Il rientro in zona gialla significa un graduale ritorno alla normalità ma anche la ripresa di tante situazioni di intemperanza sospese durante la pandemia. Diversi fattori contraddistinguono l’effetto uditivo provocato da un suono o da un rumore: se viene avvertito di notte, se rappresenta un richiamo come nel caso delle infinite sonerie telefoniche, se corrisponde o meno a gusti e abitudini personali come trattandosi di musica. Questi e tanti altri casi sono materia di psicoacustica per cui, a parità di decibel, un impatto può risultare più invasivo rispetto a un altro. C’è inoltre l’insensibilità da parte di chi è affetto da ipoacusia o di chi, col tempo, si è assuefatto al bombardamento sonoro. A questa ambiguità di interpretazione per cui non tutti si sentono danneggiati da un reale frastuono, si aggiunge il malessere di quanti denunciano un rumore che di fatto non c’è: viene confuso con altri motivi di ostilità o usato come falso capro espiatorio. Ma allora, dove davvero sussiste il problema?

La quantificazione fonometrica attraverso una media ponderata che include a sé i valori minimi e massimi di esposizione al suono, in un determinato intervallo di tempo, rimane l’unico modo per controllare e moderare un impatto che non agisce su ognuno allo stesso modo.

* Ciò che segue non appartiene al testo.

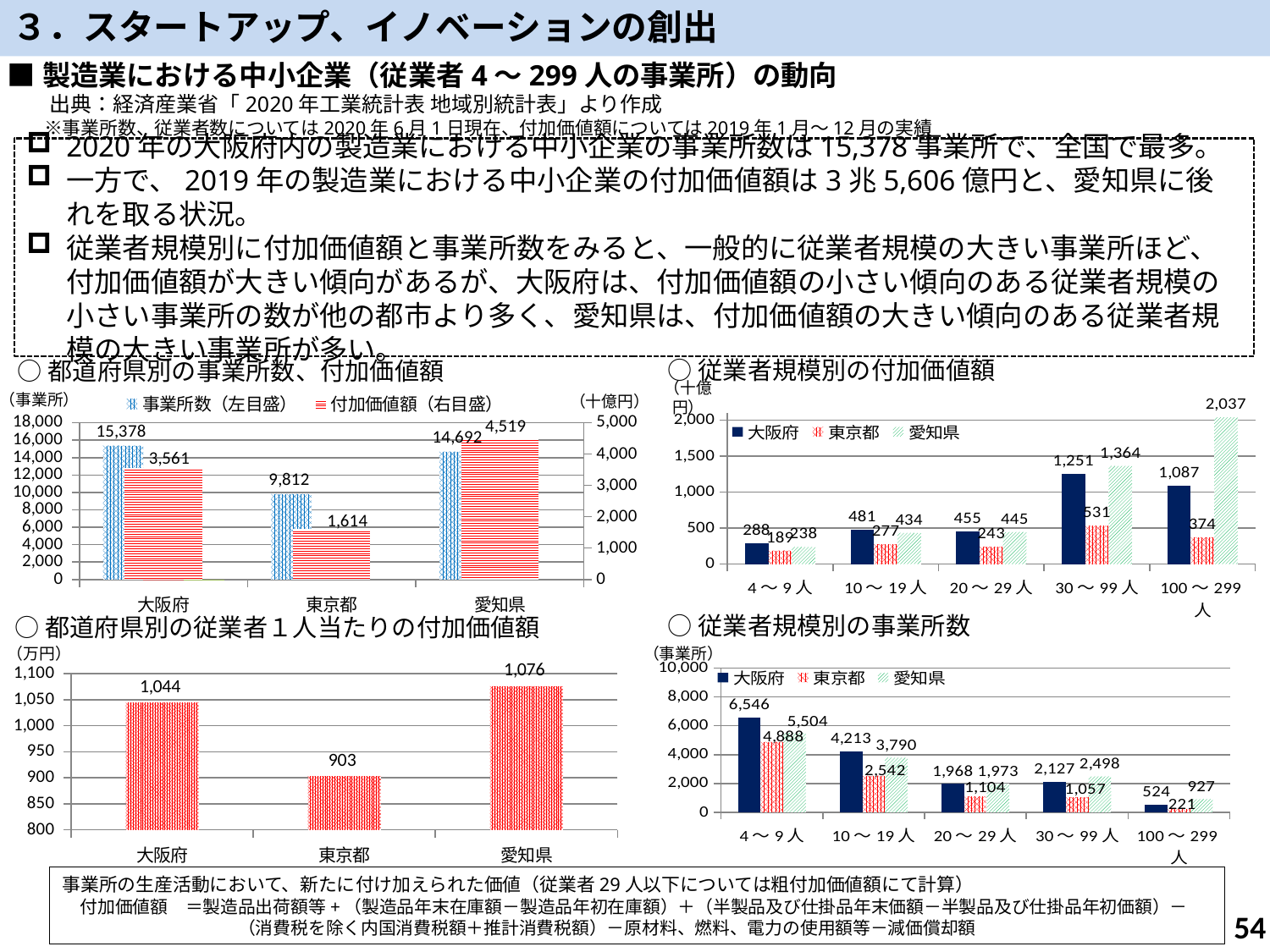
In the chart titled 従業者規模別の付加価値額, what is the value for 愛知県 in the 100～299人 category? 2,037 In the chart titled 従業者規模別の事業所数, how many employee-size categories are shown on the x axis? 5 In the chart titled 都道府県別の事業所数、付加価値額, what is the 付加価値額 value for 愛知県? 4,519 In the chart titled 都道府県別の事業所数、付加価値額, which prefecture has the lowest 付加価値額? 東京都 In the chart titled 従業者規模別の付加価値額, which is larger in the 30～99人 category, 大阪府 or 愛知県? 愛知県 What kind of chart is the one titled 従業者規模別の事業所数? Bar chart In the chart titled 都道府県別の従業者1人当たりの付加価値額, what is the value for 東京都? 903 In the chart titled 従業者規模別の事業所数, what is the value for 大阪府 in the 4～9人 category? 6,546 In the chart titled 都道府県別の従業者1人当たりの付加価値額, which prefecture has the highest value? 愛知県 In the chart titled 従業者規模別の付加価値額, how many series does the legend list? 3 In the chart titled 都道府県別の従業者1人当たりの付加価値額, what is the difference between the values for 愛知県 and 大阪府? 32 In the chart titled 都道府県別の事業所数、付加価値額, what is the 事業所数 value for 大阪府? 15,378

La libreria accanto all’Università Cattolica, oltre ad essere stata tra le prime a intraprendere nuove forme di accoglienza, lo sarà anche nell’adottare un sistema di monitoraggio acustico visibile a tutti i presenti. Poter dimostrare che il locale si attiene permanentemente alla soglia di non disturbo è un’opportunità per chiunque gestisce un ambiente di pubblica utilità. Se si continua a trattare il rumore sulla base di sensazioni personali, nonché pregiudizi e motivazioni sostanzialmente estranee ad esso, sarà ancora più difficile affrontarlo nella sua entità di fenomeno fisico, oggettivamente dannoso, scientificamente verificabile.